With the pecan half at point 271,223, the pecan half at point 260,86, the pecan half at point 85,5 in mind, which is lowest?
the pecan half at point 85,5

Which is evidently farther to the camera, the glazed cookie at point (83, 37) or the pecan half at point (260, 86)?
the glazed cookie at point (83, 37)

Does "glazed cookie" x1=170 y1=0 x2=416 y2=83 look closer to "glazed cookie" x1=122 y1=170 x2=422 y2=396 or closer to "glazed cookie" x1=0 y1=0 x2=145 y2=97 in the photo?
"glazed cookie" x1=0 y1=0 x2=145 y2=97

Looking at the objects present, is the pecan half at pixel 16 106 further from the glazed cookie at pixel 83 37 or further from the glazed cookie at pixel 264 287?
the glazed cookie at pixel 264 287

## TASK GOAL
Starting at the line that contains "in the photo?" and continuing to the last line of the records, convert each line into a string in a JSON list, leaving out blank lines.

## CORRECT ANSWER
[
  "Does \"glazed cookie\" x1=170 y1=0 x2=416 y2=83 look closer to \"glazed cookie\" x1=122 y1=170 x2=422 y2=396 or closer to \"glazed cookie\" x1=0 y1=0 x2=145 y2=97 in the photo?",
  "\"glazed cookie\" x1=0 y1=0 x2=145 y2=97",
  "Looking at the objects present, is the pecan half at pixel 16 106 further from the glazed cookie at pixel 83 37 or further from the glazed cookie at pixel 264 287?",
  "the glazed cookie at pixel 264 287"
]